November 21

Learning to Release Expectations

My coworkers expect me to show up at 8:30 a.m. on Tuesday to answer questions on Zoom. Mortgage and credit card companies expect me to pay my bills on time. The elderly seniors who live with me expect me to have their meals ready on time every day.

These are expectations borne out of social contracts—with repercussions, sometimes dire, if I don’t uphold my end of the bargain.

But there’s another category of expectations, the kind we quietly impose on ourselves. What we believe we should or shouldn’t say, how we think we should look, or why we believe people should exhibit age-appropriate behaviors. I’m not exaggerating when I say we each have thousands of such expectations, even if we can’t articulate them clearly. I like to call these the Pegasus expectations—mythical yet with elaborate, universal storylines.

We prefer to remain silent when the right thing would be to speak up, for fear of offending the speaker.

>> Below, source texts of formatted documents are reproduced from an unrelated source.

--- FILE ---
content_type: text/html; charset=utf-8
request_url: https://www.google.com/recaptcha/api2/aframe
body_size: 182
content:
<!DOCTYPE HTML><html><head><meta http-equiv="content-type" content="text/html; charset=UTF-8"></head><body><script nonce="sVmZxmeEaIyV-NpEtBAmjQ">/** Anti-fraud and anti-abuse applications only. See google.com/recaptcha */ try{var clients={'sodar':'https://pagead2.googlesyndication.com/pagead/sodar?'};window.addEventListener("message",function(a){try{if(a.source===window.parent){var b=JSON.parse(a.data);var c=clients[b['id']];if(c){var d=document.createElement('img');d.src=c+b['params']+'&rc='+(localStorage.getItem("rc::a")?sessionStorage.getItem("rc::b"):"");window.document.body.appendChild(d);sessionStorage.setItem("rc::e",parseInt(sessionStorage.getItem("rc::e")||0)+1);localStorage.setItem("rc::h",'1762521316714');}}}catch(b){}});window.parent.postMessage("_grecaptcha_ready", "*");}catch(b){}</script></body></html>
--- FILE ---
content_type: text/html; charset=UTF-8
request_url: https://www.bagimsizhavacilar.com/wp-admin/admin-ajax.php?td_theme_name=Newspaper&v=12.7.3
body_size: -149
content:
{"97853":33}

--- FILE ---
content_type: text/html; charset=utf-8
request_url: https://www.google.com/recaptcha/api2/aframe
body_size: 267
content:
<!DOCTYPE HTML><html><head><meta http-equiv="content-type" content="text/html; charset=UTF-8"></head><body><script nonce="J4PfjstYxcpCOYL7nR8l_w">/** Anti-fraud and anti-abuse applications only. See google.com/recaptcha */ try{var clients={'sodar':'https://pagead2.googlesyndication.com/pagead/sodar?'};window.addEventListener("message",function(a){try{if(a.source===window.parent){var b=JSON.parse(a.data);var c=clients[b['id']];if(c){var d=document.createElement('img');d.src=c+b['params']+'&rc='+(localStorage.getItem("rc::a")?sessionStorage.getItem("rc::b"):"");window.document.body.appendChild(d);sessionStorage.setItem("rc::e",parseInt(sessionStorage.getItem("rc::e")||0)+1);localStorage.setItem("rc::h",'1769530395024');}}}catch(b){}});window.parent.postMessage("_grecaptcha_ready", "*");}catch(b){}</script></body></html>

We judge others (and ourselves) for eating the wrong types of foods, or eating too much food, or not enough food, because we believe doing so deviates from our deeply conditioned cultural norms, which, by the way, are constantly in a state of flux. But we are still stuck in 1992 to notice.

Unlike expectations from voluntary sources (jobs or bills) or an inherent sense of duty (family commitments), Pegasus expectations are often a product of how we perceive the world and how we’d like others to perceive us.  And they are driven by our basic emotional needs—to garner attention, to belong, to be liked.

However, instead of springing us forward, Pegasus expectations hold us back. They tie us down, overwhelm us, and make us dislike ourselves when we inevitably fail to meet them. The obvious solution to the problem would be to learn to release expectations that don’t serve us.

As an experiment, I started with a quest this week to let go of one minor Pegasus expectation. I took up a minor digital detox every day. Instead of responding like a Pavlovian dog to my phone and computer’s beeps and dings every 30 seconds, I decided to forgo checking my emails, phone calls, and social media messages until I felt it was time. As a result, the great Black Friday deal on a handheld vacuum cleaner is now sold out; I forgot a close friend’s birthday; and I missed the registration deadline for a music workshop I really wanted to take.

For context (and for people who don’t know me), here’s a confession: I get FOMO from something as pedestrian as watching Instagram stories of people buying groceries. My whole identity is tied to Zero Inbox, so to let messages pile up—unaddressed—gives me indigestion.

Others seem to have noticed the changes, too. Two friends have already called to ask if I’m okay, because I’m a key contributor to the endless stream of irrelevant messages in our group chats.

I’ll admit. This whole releasing expectations business is hard. Instead of feeling unburdened when I don't check my emails, I feel the mounting pressure of unattended messages. My brain has tried hard to return to its comfort zone (my old, obsessive phone-checking self), suggesting scenarios that almost sounded convincing: “What if someone had an accident and they were trying to reach you for help?”, “What if someone stole your SSN and bought themselves a beach home in Malibu with your name on the mortgage?”

But I’m digging in. I’ve heard it gets better.

For starters, I’m somewhat surprised that the world seems to be operating quite well even without my reaction emojis. That it’s okay, even gratifying, to let someone else enjoy the Black Friday deal of the decade.

I’m also starting to develop a sense of discernment about what matters and what doesn’t.

The Bhagavad Gita does not mince words when it comes to expectations. In two verses, it sums up the entire human condition.

“When a person dwells on the objects of the senses, attachment to them is born.
From attachment arises desire; from desire, anger is born.
From anger comes delusion; from delusion, loss of memory.
From loss of memory arises the destruction of discrimination.
From the destruction of discrimination, one is lost.”

Bhagavad Gita 2:62–63

My next goal is a bit loftier. I want to try letting go of my expectations of others (okay, just a few “insignificant” ones). It shouldn’t be hard to pick a handful from the ten-volume collection of expectations I’ve meticulously compiled for everyone around me. The good news? No one else will ever know, because I’ve never shared what I expect from them.

It turns out that releasing expectations doesn’t make life smaller. It makes me lighter.

What expectations (cultural, familial, personal, professional) are you ready to release?